▶ _Instructions to follow_: Would you filter these records and copy every line that has the word "SPHR"?

[Data records]
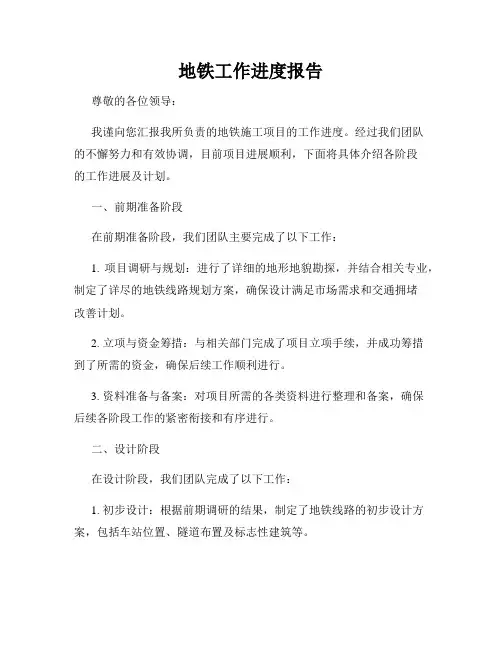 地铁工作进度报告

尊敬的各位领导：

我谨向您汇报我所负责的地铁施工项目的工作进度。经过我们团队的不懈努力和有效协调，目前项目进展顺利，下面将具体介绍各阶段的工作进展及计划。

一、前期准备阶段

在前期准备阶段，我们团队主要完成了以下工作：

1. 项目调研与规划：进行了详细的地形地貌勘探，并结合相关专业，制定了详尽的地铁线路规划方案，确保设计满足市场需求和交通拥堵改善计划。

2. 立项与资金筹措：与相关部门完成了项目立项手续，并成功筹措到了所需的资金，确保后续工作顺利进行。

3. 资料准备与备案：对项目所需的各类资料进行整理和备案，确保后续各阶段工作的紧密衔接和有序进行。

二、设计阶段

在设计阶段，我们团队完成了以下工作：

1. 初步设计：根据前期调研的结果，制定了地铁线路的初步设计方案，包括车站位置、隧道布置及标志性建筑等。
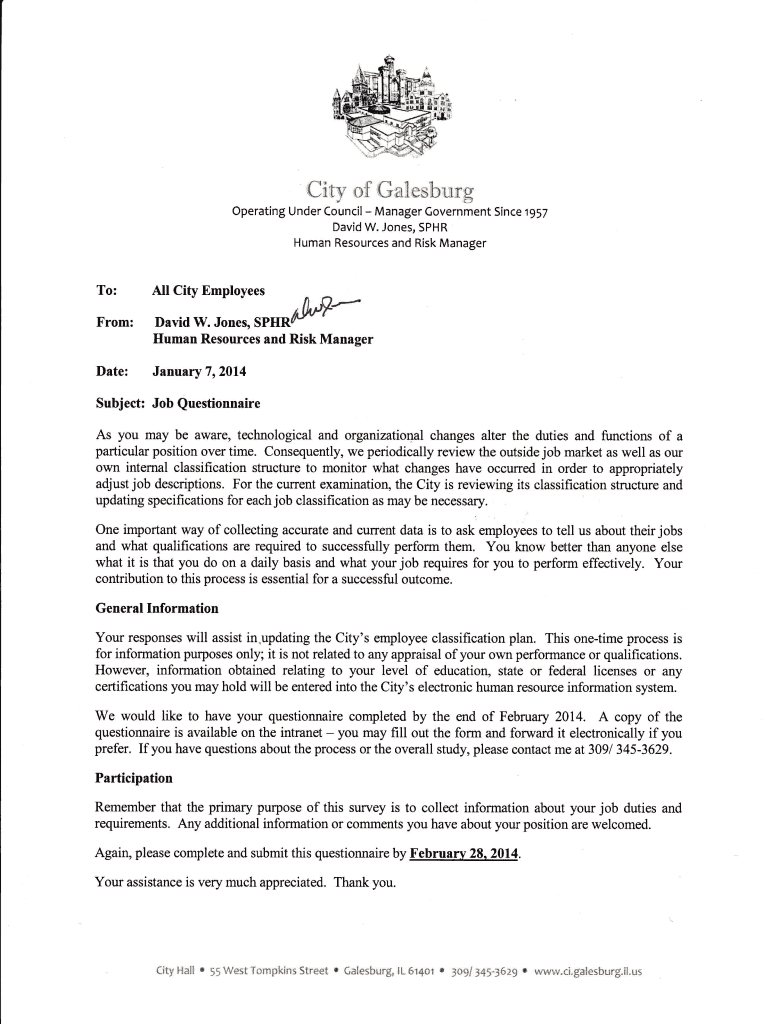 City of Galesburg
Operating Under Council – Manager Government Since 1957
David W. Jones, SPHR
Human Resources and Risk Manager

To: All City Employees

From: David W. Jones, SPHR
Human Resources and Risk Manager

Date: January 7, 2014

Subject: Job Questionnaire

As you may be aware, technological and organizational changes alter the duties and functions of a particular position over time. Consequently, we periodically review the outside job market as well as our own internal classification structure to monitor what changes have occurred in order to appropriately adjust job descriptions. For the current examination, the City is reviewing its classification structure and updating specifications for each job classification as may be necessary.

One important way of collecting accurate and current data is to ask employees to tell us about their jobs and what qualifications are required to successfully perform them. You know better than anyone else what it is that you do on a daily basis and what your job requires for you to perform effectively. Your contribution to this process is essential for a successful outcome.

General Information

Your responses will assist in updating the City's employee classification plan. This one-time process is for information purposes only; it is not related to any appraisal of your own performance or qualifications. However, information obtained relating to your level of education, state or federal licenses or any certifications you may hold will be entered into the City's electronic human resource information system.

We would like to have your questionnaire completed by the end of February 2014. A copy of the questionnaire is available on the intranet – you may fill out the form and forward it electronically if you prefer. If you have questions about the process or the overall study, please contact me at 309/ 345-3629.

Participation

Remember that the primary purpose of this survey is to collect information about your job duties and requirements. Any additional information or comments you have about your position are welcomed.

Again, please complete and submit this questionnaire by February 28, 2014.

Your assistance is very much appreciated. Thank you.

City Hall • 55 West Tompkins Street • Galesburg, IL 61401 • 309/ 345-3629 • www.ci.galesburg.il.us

▶ _Answer to this task_:
David W. Jones, SPHR
From: David W. Jones, SPHR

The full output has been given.